O dever de notificar está previsto no artigo 25º e, por princípio, deve ser observado. No
entanto, existem casos em que essa notificação é dispensada, nos termos do artigo 26º,
quando sejam atos praticados oralmente na presença dos interessados ou quando o
interessado, através de qualquer intervenção no procedimento, revele perfeito
conhecimento do conteúdo desses atos. O artigo 27º estabelece o que deve conter a
notificação, o artigo 28º prevê que a mesma deve ser feita no prazo de 10 dias e o artigo 29º
estabelece que as notificações devem ser feitas pessoalmente, por ofício ou por telefone.

A falta de audiência prévia dos interessados, nos casos em que seja obrigatória, constitui uma
ilegalidade e traduz-se num vício de forma, por preterição de uma formalidade essencial: será
anulável, nos termos do artigo 52º.

IV. Fase da preparação da decisão

Esta é a fase em que a administração pondera adequadamente o quadro traçado na fase


inicial, a prova recolhida na fase de instrução e os argumentos aduzidos pelos particulares na
fase da audiência dos interessados. A Administração prepara-se para decidir.

V. Fase da decisão

O procedimento termina com a decisão, assim como estabelece o artigo 34º. O procedimento
pode terminar pela prática de um ato administrativo, a emissão de um regulamento
administrativo ou a celebração de um contrato administrativo.

A LPA apresenta um prazo geral para a prática de qualquer ato administrativo pela
Administração de 15 dias, nos termos do artigo 30º/1. Assim, os procedimentos de iniciativa
particular ou oficiosa devem ser decididos dentro deste prazo geral de 15 dias.

VI. Fase complementar

Nesta fase são praticados certos atos e formalidades posteriores à decisão final do
procedimento: registos, arquivamento de documentos, publicação.

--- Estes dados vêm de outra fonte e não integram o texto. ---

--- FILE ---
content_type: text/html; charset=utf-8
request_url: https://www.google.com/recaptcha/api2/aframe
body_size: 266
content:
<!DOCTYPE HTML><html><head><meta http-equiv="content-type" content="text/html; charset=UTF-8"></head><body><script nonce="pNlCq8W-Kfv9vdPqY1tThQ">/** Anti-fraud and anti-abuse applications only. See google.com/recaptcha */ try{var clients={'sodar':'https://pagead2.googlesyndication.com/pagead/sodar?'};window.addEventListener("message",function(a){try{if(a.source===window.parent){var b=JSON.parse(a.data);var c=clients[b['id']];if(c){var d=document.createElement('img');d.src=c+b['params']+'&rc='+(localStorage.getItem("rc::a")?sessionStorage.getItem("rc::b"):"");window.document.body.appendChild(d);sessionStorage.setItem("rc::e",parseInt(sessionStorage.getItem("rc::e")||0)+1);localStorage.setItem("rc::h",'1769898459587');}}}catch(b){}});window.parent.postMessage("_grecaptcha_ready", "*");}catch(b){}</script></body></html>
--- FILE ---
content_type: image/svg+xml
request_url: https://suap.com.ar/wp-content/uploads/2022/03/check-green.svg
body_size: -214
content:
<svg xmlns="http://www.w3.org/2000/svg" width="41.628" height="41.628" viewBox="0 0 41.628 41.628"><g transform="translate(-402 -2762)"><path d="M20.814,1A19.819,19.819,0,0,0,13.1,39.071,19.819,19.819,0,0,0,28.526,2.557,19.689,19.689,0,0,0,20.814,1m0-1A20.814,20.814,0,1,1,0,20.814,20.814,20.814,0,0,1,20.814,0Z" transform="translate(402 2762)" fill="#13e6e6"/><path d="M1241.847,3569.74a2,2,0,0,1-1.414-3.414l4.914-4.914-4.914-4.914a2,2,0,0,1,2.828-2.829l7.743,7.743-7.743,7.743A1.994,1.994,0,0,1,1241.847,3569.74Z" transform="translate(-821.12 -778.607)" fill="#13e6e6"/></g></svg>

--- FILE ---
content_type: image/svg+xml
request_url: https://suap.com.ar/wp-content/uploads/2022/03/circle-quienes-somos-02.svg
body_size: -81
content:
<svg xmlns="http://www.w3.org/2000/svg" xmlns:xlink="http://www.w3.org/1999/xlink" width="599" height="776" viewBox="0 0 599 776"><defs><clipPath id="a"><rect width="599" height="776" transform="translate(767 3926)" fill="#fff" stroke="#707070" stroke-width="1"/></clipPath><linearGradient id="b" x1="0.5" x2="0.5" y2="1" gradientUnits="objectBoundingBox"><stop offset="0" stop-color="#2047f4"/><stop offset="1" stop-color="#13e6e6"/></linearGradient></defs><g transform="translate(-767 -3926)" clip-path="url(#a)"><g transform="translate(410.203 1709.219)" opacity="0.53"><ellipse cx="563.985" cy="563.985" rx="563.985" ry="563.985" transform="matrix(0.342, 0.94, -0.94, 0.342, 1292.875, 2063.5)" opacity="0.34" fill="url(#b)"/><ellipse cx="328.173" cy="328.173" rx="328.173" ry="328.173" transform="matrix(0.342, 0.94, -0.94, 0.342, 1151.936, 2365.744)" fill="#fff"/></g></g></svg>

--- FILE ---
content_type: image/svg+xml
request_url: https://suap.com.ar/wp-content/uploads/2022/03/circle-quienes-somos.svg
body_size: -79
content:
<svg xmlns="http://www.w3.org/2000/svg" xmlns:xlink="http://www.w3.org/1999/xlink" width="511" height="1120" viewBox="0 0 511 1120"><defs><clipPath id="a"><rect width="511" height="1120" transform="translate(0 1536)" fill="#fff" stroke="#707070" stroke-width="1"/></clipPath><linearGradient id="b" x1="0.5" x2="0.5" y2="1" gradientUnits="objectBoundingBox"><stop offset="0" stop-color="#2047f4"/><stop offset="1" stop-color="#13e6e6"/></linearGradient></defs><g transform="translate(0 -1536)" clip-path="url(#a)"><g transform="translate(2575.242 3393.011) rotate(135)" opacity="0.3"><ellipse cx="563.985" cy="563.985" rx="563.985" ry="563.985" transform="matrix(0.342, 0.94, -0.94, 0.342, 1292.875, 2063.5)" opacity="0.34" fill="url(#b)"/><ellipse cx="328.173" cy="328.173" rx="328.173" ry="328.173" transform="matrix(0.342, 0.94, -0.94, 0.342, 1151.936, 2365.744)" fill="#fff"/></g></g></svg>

Obrigatoriedade de decisão

O artigo 35º estabelece a obrigatoriedade de a Administração decidir expressamente sobre


todas as questões pertinentes suscitadas durante o procedimento. Assim, se a Administração
nada fizer ou nada disser sobre determinado assunto pertinente, estará a violar a lei e a
ofender um direito subjetivo de um cidadão.